The results of the electrophysiologic study revealed the absence of sensory nerve action potentials in the sural nerve in 34 patients (66.7%) and the ulnar nerve in 22 patients (43.1%) and fibrillation potentials in the leg muscles in 10 patients (19.6%).

Cerebrospinal fluid protein content was increased in 13 patients (25.5%), 6 of whom had an MGUS. Oligoclonal bands were found only in patients with MGUS, and they corresponded to the serum monoclonal proteins. No malignant cells were found in the cerebrospinal fluid.

A morphologic study was made of the sural nerve in 41 patients (80.4%), who all showed signs consistent with a primary axonopathy. Chronic axonopathy was evident in 34 patients, while the remaining 7 patients had severe acute axonopathy with myelin ovoids at different stages of degeneration.

The results of immunological studies demonstrated antineural antibodies in only 1 patient who had anti-Hu antibodies.

- _STORED DATA_:
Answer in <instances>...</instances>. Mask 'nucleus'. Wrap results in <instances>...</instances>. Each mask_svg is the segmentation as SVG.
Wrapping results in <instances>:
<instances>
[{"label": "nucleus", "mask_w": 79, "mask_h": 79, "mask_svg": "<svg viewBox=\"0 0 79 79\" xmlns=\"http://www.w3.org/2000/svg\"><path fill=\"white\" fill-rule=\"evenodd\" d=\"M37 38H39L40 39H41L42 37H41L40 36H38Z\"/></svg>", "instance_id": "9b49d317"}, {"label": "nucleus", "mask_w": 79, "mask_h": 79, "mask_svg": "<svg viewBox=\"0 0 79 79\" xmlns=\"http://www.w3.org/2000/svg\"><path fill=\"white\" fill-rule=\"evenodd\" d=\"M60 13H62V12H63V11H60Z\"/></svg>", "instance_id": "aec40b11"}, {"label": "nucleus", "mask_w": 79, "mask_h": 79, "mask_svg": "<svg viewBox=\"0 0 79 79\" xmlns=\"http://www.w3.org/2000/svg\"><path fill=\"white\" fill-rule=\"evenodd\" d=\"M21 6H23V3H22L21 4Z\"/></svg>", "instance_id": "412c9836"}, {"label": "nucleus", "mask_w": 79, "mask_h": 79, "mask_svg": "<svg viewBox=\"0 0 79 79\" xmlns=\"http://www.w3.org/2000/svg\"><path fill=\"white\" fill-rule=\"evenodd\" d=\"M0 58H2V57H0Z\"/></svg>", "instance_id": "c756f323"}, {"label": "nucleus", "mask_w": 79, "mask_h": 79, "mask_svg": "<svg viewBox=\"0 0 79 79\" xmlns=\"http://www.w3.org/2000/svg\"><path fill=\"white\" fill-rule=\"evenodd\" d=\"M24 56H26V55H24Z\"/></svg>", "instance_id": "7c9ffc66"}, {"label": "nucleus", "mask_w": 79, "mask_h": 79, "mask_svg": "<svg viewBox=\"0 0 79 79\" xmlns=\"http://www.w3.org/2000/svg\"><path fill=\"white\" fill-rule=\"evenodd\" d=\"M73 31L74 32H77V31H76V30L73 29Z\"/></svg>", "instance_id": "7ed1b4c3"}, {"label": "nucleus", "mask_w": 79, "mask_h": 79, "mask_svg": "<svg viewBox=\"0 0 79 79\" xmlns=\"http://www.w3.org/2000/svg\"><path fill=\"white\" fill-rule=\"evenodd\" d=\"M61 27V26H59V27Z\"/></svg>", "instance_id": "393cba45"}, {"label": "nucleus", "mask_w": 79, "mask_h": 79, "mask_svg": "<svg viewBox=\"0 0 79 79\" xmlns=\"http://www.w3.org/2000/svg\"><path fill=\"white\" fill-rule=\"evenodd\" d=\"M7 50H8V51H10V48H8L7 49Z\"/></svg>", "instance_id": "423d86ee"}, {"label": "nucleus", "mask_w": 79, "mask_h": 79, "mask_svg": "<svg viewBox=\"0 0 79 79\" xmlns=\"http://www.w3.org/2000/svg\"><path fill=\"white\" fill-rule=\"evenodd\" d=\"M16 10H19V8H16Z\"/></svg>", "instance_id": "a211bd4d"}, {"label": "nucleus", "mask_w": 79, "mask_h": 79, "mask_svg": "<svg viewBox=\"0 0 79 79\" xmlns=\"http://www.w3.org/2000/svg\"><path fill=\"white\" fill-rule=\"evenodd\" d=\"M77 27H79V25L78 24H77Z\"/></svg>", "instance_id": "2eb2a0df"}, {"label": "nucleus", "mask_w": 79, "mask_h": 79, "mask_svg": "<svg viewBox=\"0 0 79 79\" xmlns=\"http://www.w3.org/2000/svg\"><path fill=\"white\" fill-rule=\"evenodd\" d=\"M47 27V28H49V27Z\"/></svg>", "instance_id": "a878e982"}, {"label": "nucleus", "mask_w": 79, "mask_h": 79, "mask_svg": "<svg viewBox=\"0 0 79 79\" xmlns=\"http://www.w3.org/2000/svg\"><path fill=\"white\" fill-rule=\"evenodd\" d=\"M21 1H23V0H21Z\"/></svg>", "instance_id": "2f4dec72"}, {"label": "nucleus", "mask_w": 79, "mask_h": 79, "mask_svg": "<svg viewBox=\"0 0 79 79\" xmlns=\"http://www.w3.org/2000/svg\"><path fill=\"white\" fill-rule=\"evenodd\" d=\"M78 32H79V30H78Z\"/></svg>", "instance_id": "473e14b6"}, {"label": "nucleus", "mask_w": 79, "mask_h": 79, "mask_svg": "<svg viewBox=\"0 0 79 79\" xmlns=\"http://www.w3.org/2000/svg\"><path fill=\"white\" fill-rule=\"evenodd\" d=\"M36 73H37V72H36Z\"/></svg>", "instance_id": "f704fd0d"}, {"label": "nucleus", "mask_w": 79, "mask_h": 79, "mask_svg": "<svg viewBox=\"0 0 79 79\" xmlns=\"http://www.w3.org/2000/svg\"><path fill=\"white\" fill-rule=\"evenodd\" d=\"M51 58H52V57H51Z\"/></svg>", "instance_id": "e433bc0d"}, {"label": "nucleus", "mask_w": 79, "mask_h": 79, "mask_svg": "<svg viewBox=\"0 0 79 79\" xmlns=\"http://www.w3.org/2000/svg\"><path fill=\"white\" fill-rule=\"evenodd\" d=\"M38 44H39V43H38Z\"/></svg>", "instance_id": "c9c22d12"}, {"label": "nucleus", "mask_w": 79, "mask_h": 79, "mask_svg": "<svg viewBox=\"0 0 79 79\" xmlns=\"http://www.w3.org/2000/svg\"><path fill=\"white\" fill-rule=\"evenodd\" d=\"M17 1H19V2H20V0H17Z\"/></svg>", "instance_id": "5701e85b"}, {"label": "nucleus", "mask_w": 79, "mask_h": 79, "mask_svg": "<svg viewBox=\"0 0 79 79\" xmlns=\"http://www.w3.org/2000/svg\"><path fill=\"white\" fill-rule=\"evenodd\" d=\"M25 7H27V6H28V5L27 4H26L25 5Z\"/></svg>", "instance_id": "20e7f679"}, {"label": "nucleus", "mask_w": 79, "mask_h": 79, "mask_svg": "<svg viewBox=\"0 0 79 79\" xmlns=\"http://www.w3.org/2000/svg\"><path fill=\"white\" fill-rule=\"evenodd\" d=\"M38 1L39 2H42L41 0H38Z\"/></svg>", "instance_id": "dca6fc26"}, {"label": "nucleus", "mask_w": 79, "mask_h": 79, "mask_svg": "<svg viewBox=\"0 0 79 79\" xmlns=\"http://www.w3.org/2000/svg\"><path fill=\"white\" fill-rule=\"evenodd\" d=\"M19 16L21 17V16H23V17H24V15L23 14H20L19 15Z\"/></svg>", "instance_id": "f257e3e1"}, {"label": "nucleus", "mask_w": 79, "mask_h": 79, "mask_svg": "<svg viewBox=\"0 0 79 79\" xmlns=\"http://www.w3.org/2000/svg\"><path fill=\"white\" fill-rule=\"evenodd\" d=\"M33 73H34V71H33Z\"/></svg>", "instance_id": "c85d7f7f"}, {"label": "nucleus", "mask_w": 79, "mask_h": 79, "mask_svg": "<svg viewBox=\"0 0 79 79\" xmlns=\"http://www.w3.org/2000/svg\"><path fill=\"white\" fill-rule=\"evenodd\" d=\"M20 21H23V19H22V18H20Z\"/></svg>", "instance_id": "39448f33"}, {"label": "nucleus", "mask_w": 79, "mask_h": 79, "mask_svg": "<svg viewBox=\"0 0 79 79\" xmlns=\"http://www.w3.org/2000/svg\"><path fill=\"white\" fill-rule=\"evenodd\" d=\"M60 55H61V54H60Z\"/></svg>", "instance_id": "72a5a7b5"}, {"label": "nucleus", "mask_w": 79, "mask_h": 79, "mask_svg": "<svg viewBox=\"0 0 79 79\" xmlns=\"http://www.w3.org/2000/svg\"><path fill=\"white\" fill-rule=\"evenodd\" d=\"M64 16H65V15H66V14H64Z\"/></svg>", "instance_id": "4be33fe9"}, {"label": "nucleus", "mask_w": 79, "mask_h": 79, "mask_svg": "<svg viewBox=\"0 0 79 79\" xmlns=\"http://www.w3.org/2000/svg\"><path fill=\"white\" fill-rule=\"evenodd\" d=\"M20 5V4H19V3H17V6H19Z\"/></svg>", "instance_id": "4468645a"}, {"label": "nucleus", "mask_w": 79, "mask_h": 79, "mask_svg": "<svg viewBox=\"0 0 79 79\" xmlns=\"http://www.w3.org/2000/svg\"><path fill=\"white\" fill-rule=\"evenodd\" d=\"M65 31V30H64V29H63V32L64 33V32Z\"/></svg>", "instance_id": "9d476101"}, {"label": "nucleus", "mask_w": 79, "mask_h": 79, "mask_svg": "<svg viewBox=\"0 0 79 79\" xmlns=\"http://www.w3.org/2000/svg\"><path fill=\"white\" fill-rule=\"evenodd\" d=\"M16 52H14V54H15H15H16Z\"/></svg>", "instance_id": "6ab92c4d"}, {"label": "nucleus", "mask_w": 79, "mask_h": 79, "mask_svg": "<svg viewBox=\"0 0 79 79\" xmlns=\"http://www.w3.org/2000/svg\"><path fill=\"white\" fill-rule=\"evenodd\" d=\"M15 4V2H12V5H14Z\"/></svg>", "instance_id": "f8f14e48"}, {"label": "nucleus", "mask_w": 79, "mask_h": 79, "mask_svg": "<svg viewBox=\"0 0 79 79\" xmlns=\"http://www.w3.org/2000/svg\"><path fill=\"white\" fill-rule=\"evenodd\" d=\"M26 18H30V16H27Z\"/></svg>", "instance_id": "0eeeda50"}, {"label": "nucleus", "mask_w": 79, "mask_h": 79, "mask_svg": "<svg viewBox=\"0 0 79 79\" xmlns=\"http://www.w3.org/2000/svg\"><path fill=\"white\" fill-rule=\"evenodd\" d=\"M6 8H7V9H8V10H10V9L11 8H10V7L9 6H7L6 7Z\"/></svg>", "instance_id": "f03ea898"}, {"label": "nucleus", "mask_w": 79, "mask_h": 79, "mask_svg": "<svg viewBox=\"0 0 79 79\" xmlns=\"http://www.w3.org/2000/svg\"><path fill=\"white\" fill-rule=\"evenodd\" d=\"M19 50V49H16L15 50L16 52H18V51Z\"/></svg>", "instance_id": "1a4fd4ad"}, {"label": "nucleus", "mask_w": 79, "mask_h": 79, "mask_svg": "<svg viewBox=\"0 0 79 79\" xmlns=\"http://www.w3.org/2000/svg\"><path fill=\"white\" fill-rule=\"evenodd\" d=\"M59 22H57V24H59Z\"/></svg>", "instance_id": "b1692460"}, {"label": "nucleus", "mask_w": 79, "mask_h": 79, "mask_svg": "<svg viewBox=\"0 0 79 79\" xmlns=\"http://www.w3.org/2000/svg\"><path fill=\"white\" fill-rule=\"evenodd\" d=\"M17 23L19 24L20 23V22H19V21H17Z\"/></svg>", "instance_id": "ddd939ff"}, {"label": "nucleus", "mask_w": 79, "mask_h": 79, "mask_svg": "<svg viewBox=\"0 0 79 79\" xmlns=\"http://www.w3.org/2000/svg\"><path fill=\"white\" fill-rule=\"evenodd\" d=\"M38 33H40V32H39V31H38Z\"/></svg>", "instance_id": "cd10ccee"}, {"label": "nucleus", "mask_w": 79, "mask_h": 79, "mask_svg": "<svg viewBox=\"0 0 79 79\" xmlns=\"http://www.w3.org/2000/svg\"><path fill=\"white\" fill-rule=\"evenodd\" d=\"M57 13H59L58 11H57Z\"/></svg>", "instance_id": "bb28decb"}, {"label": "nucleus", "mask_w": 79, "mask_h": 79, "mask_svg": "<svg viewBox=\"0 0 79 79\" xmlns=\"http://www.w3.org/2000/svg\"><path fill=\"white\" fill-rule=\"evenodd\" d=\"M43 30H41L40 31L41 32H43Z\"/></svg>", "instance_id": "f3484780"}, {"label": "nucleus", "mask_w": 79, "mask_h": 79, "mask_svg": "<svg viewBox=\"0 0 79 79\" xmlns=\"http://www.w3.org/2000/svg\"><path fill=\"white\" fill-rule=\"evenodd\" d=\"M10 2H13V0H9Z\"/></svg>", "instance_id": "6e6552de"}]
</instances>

- _TASK REQUIREMENTS_: Turn the paragraph of the nerve study text that begins "Cerebrospinal fluid protein content" into a short bulleted list that keeps its main facts.

- _RESPONSE_:
- Cerebrospinal fluid protein was increased in 13 patients (25.5%), 6 of whom had an MGUS.
- Oligoclonal bands appeared only in patients with MGUS and matched the serum monoclonal proteins.
- No malignant cells were found in the cerebrospinal fluid.